Aluminum and Copper Rebound as Softer Dollar Revives Base Metals Demand

JULY 3, 2026

Aluminum and copper recovered in Friday trading as a weaker U.S. dollar and a calmer interest-rate outlook brought buyers back into the base metals complex. The move gave the metals market a firmer tone after several sessions dominated by fund liquidation, supply headlines and caution around U.S. monetary policy.

Benchmark three-month aluminum on the London Metal Exchange traded above $3,100 per metric ton in early European hours, while copper also advanced on both London and Shanghai venues. The rebound was broad rather than isolated, with nickel, lead, zinc and tin also finding support as traders reduced bets on an immediate tightening shock from the Federal Reserve.

The softer dollar was a key driver. Since most industrial metals are priced in dollars, a weaker greenback tends to improve affordability for buyers using other currencies. That currency effect can be especially important in holiday-thinned markets, where lighter liquidity may amplify moves across futures contracts.

Rate Relief Helps Base Metals Regain Footing

The latest price action suggests that macro expectations are again setting the tone for metals. Recent signs of cooling in the U.S. labor market reduced fears of a near-term rate increase, improving risk appetite across industrial commodities. Higher rates can weigh on metals by lifting financing costs, supporting the dollar and potentially slowing construction, manufacturing and equipment demand.

Aluminum had come under pressure earlier in the week as traders reacted to indications that some disrupted supply could return faster than previously feared. Friday’s rebound showed that the demand side of the equation has not disappeared, especially with investors reassessing whether supply improvements will be large enough or quick enough to offset consumption from transport, packaging, power infrastructure and manufacturing.

Copper’s recovery also reflected a more constructive reading of global demand. The red metal remains closely tied to power grids, data centers, electric vehicles and broader industrial investment. Even though technology shares have recently shown signs of fatigue, physical-market indicators in Asia continue to matter for copper traders because China remains the dominant consumer of refined metal.

China Demand Signals Keep Copper in Focus

Fresh manufacturing data from China pointed to continued factory expansion in June, giving copper and aluminum bulls an argument that demand has not weakened as sharply as bearish positioning implied. A firmer import premium in China also suggested that spot appetite has improved, although traders remain cautious about chasing rallies while global growth forecasts remain uneven.
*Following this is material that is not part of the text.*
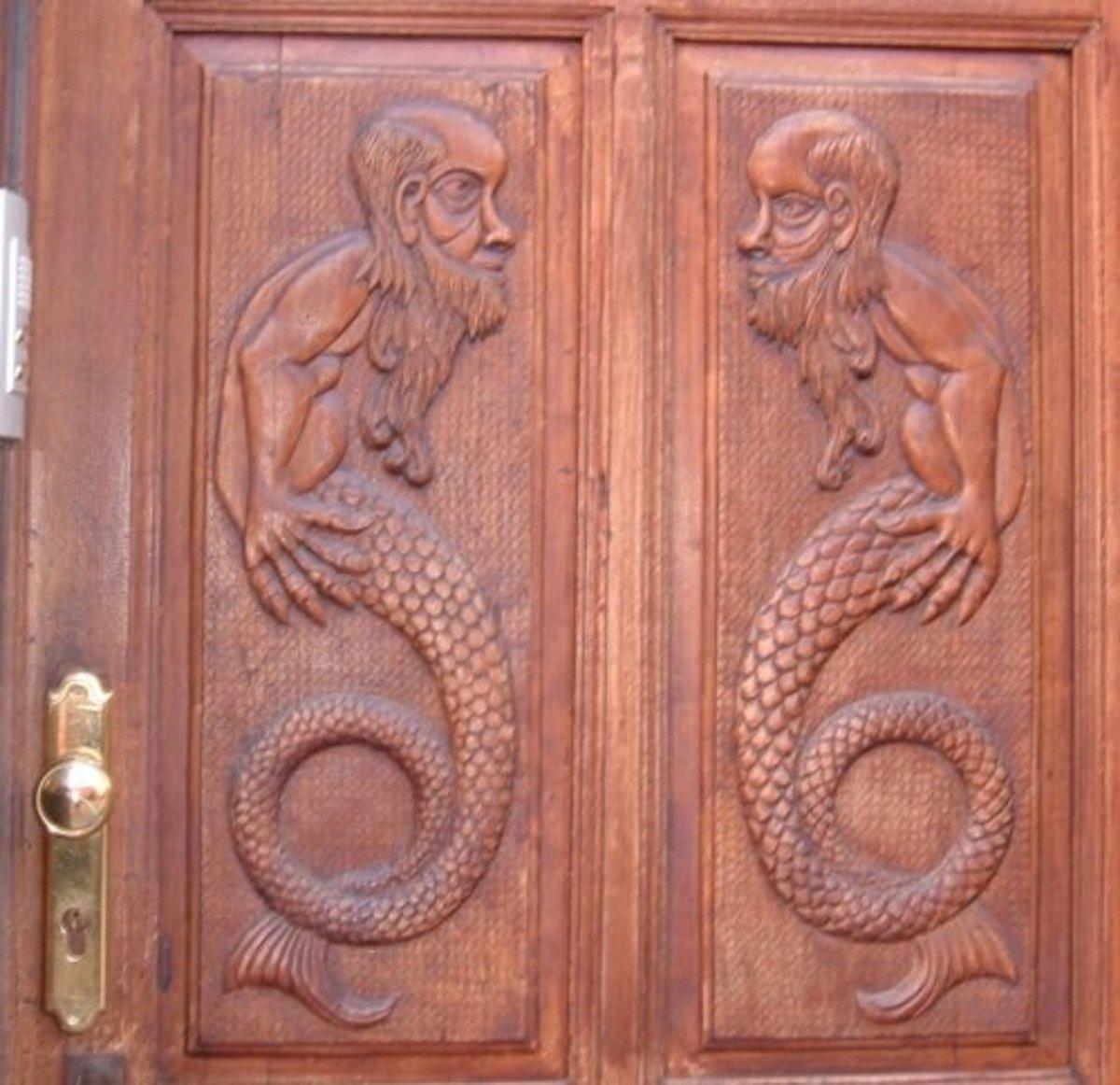 Mermen on a door in Icod town centre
The metals market is now balancing three forces: a softer dollar, still-restrictive real rates, and uncertainty over supply normalization. That mix is likely to keep volatility elevated into the next major U.S. inflation and employment releases. If Treasury yields fall further and the dollar extends its pullback, base metals could attempt to rebuild momentum from this week’s lows.

However, the recovery is not yet a clean breakout. Aluminum still faces questions over smelter restarts, energy costs and regional supply flows, while copper remains sensitive to inventory shifts between exchanges. A stronger dollar or renewed hawkish Fed commentary could quickly test the rebound, particularly after speculative investors reduced exposure during the recent selloff.

For now, Friday’s session marks a clear change in tone: base metals are no longer trading solely on supply relief and liquidation pressure. Aluminum and copper are instead responding to a broader macro reset, with currency weakness and steadier Chinese demand signals giving the metals market room to recover.